# BBB started 1/6/16



## tropics (Jan 21, 2016)

Took the BBB out of the fridge yesterday,rinsed and soaked for a while.Let dry over night in the fridge.

out of the fridge MES warming up













100_3562.JPG



__ tropics
__ Jan 21, 2016






Smoker warmed and AMNPS 1 row loaded with Apple & Alder













100_3563.JPG



__ tropics
__ Jan 21, 2016






Nice smoke













100_3565.JPG



__ tropics
__ Jan 21, 2016






6 hrs of smoke at an average temp of 120*













100_3581.JPG



__ tropics
__ Jan 21, 2016






Will slice this weekend

Richie


----------



## pc farmer (Jan 21, 2016)

That's some nice color on that BBB.


----------



## tropics (Jan 21, 2016)

c farmer said:


> That's some nice color on that BBB.


Adam Thanks I was looking for your post and wonder if you sliced it yet? 

Richie


----------



## pc farmer (Jan 21, 2016)

This weekend.  Its resting.


----------



## worktogthr (Jan 21, 2016)

Looking good Richie!  Nice color on it.  I just bought a huge package of butts so I might make some of this!


----------



## tropics (Jan 21, 2016)

worktogthr said:


> Looking good Richie! Nice color on it. I just bought a huge package of butts so I might make some of this!


Chris Thanks it was one of the first I cut up out of the 8 I bought. I used Bearcarvers Step by Step for this

http://www.smokingmeatforums.com/t/159333/bears-step-by-step-index#post_1149932

John my apologies I should have that in the heading

Richie


----------



## Bearcarver (Jan 21, 2016)

tropics said:


> Chris Thanks it was one of the first I cut up out of the 8 I bought. I used Bearcarvers Step by Step for this
> 
> http://www.smokingmeatforums.com/t/159333/bears-step-by-step-index#post_1149932
> 
> ...


LOL---That's OK Richie!!

I'll forgive you if you don't forget to show us the Beautiful pics of your Sliced BBB after you slice it.

I'll be back for those Pics with Points in hand.
	

	
	
		
		



		
			












Bear


----------



## dirtsailor2003 (Jan 21, 2016)

Tasty looking bacon!

POINTS!!!!


----------



## twoalpha (Jan 21, 2016)

Richie

Looking good at this point. Your going to like this BBB.

Plan ahead on the slicing and let it rest in the freezer for about 3 hours or just throw it out in the snow that coming your way this weekend.

Slices more uniform for sure.

Waiting on the final pics   
	

	
	
		
		



		
		
	


	





Larry


----------



## SmokinAl (Jan 22, 2016)

◆ **Information supplied**:
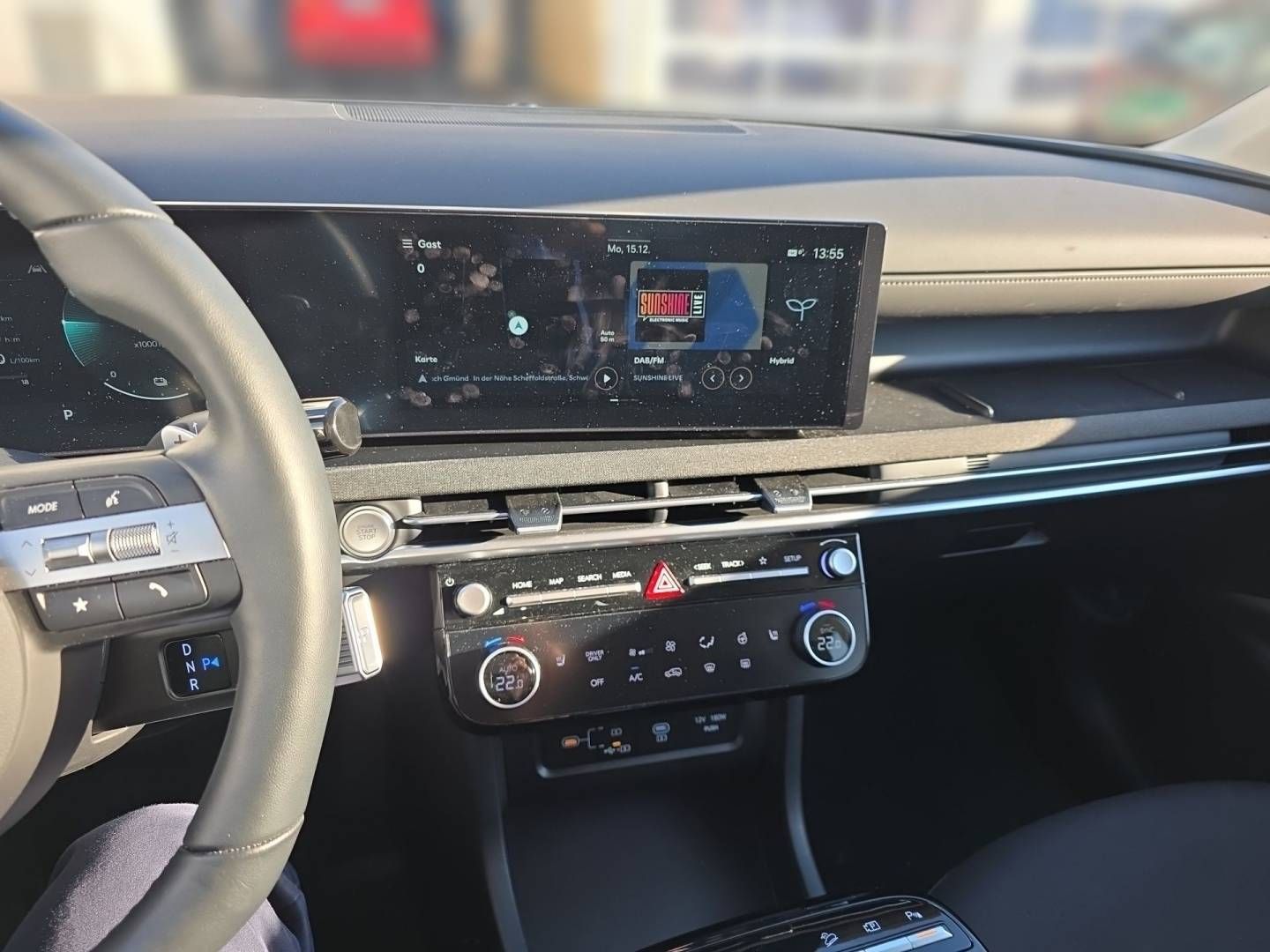 Hyundai Tucson – Bild 9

◆ **Questions on the material**:
**a)** In the bacon-smoking thread, how long does twoalpha suggest letting the BBB rest in the freezer before slicing?
**b)** Please write the next part of the bacon-smoking thread, picking up from where it stops.
The data isn't needed for this work.

◆ **Activity answers**:
**a)** About 3 hours.

**b)**
Great looking BBB!

The color is awesome!!

Like everyone else, looking forward to the sliced pics!







Al


----------



## driedstick (Jan 22, 2016)

Yeppers I will have to agree,, nice looking BBB 
	

	
	
		
		



		
		
	


	





Your smoker is not very full thou LOL but I am sure you are still happy hehehehe

DS


----------



## tropics (Jan 22, 2016)

Bearcarver said:


> LOL---That's OK Richie!!
> 
> I'll forgive you if you don't forget to show us the Beautiful pics of your Sliced BBB after you slice it.
> 
> ...


Pics will be this weekend for sure.

Richie


----------



## tropics (Jan 22, 2016)

dirtsailor2003 said:


> Tasty looking bacon!
> 
> POINTS!!!!


Case Thanks will tell better when I eat it LOL Thanks for the point I appreciate it

Richie


----------



## tropics (Jan 22, 2016)

SmokinAl said:


> Great looking BBB!
> 
> The color is awesome!!
> 
> ...


Al you guys ate getting me excited about slicing Thanks for the point I appreciate it

Richie


----------



## tropics (Jan 22, 2016)

driedstick said:


> Yeppers I will have to agree,, nice looking BBB
> 
> 
> 
> ...


DS Thanks I have a real unhappy smoker right now.Thanks for the point I appreciate it

Richie

UNHAPPY SMOKER













100_3585.JPG



__ tropics
__ Jan 22, 2016


















100_3587.JPG



__ tropics
__ Jan 22, 2016


----------



## driedstick (Jan 22, 2016)

tropics said:


> DS Thanks I have a real unhappy smoker right now.Thanks for the point I appreciate it
> 
> Richie
> 
> ...


Dang it man!! What happen there?? Still some hot coals when you put the cover on??  

DS


----------



## tropics (Jan 22, 2016)

driedstick said:


> Dang it man!! What happen there?? Still some hot coals when you put the cover on??
> 
> DS


Neighbors shed electrical fire,my grill looks the same Pool cover thank God its only the cover.No body hurt the other stuff can be replaced.I have my MES 40 going right now.

Richie


----------



## hoity toit (Jan 23, 2016)

dang-it., better than electrical fire on or in the MES.


----------



## WaterinHoleBrew (Jan 23, 2016)

Looks great Richie, can't wait for sliced pics !    Thumbs Up

BTW, glad no one was hurt in the fire... Sounds to me like your a great neighbor !


----------



## tropics (Jan 23, 2016)

Hoity Toit said:


> dang-it., better than electrical fire on or in the MES.


I don't think my tin shed would have went up like that.just happy no one was hurt and it didn't get out of control.Should be slicing tomorrow

Richie


----------



## tropics (Jan 23, 2016)

WaterinHoleBrew said:


> Looks great Richie, can't wait for sliced pics !


Justin Thanks should be up tomorrow.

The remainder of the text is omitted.